Richie Havens (played at our high school)
John Sebastian (saw the Lovin' Spoonful at Expo 67)
Incredible String Band (interviewed them after a concert for campus radio)
Tim Hardin (on a double bill with John Prine)
Ravi Shankar (saw several times; tiki-tiki-ta-tiki-ta-ta)
Janis Joplin (with the Full Tilt Band; at the Forum, with James Cotton opening)
The Grateful Dead (with the Jefferson Airplane in an outdoor show at Place Ville Marie)
The Who (during the tour to support "Sell Out" with Keith Moon; I think the Box Tops and the 1910 Fruitgum Company opened for them)
Jefferson Airplane
Johnny Winter (met him briefly after a show with the band that included Rick Derringer)
Paul Butterfield Blues Band (saw them after they had changed guitarists from Buzzy Feiten - at Woodstock - to Ralph Wash)

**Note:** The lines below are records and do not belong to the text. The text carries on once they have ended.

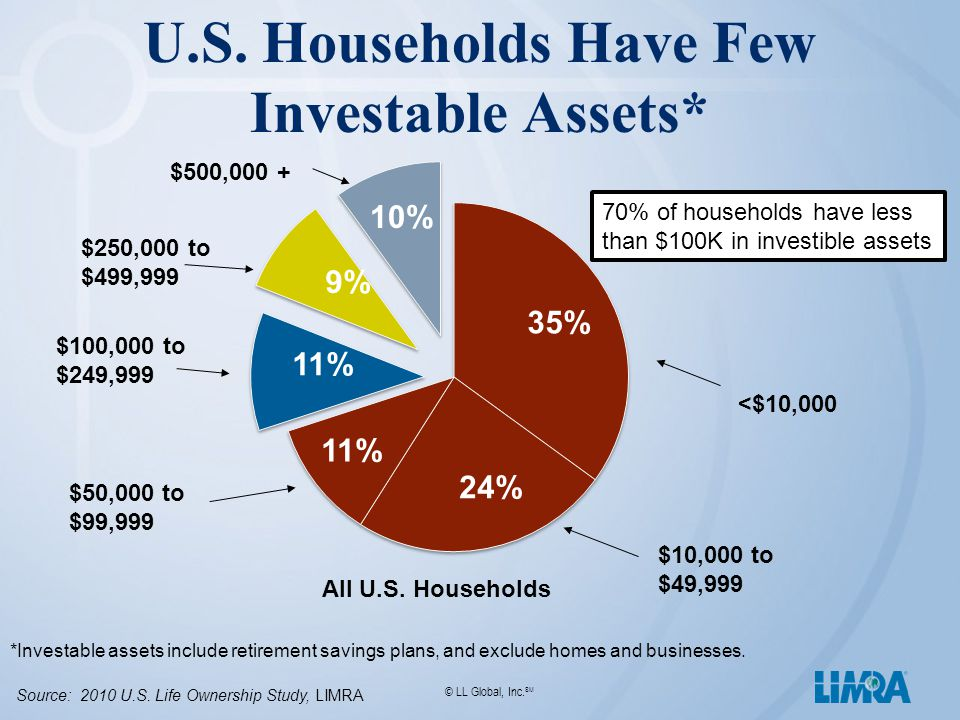 © LL Global, Inc. SM U.S. Households Have Few Investable Assets* 35% 24% 10% <$10,000 $50,000 to $99,999 $250,000 to $499,999 9% $500,000 + 11% $100,0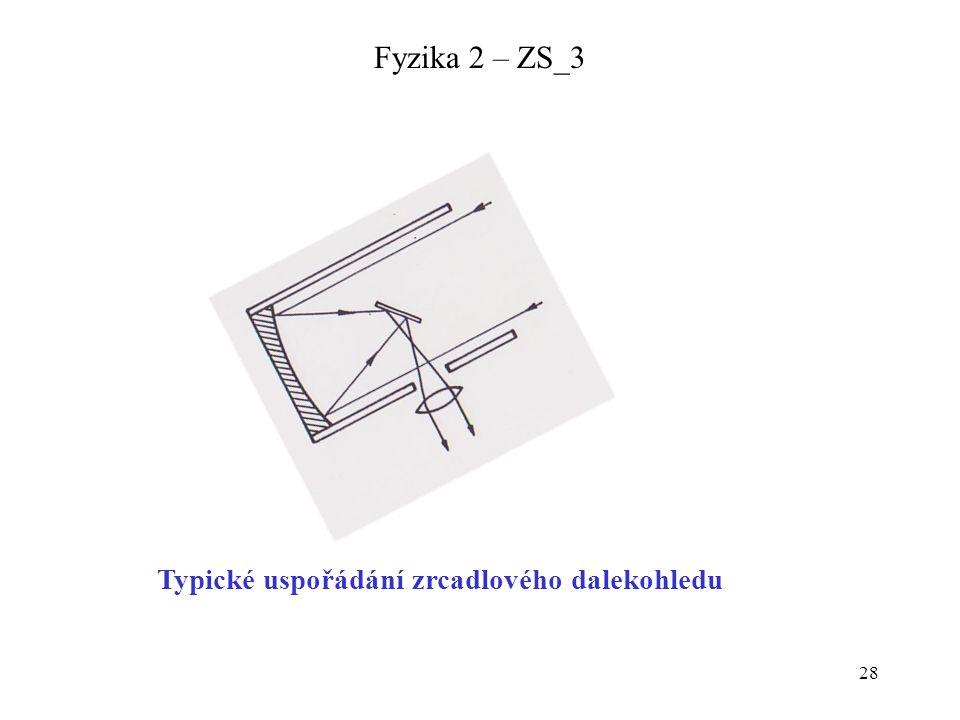 Fyzika 2 – ZS_3 Typické uspořádání zrcadlového dalekohledu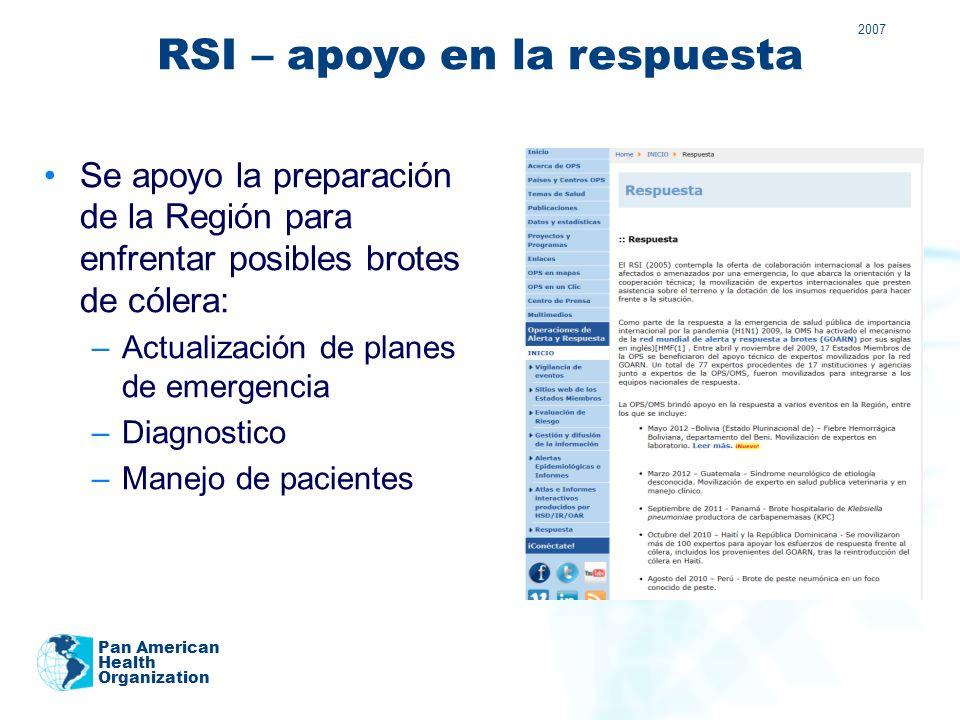 RSI – apoyo en la respuesta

It's funny, you know. There area bunch of acts that wouldn't even be considered as "rock" any more; like Melanie, Bert Sommer, Arlo Guthrie, Joan Baez, Country Joe Macdonald, John Sebastian, Incredible String Band, or Richie Havens. Almost like a folk festival inserted into a rock festival. Some of my CEGEP colleagues went, and came back with stories about sliding barechested in the mud. Since I couldn't go, I spent the weekend going to see the Mothers of Invention 5 times, and interviewing Frank Zappa. Pretty decent runner-up prize, though I'm still sorry I didn't get to go.


----------



## butterknucket (Feb 5, 2006)

Very cool!


----------



## butterknucket (Feb 5, 2006)

On a side note, does footage of the entire festival exist?


----------



## Ti-Ron (Mar 21, 2007)

There's some footage over youtube:

WOODSTOCK 1969 - YouTube


----------



## Electraglide (Jan 24, 2010)

Left Van to go there. Picked up a girl around Hope who was hitching to Calgary. Figured I'd spend a day in Calgary partying......missed Woodstack completely.


----------



## Ti-Ron (Mar 21, 2007)

Just for you @mhammer


----------



## Distortion (Sep 16, 2015)

I liked Canned Heats show the best. The quality of the You Tube clips are very good .


----------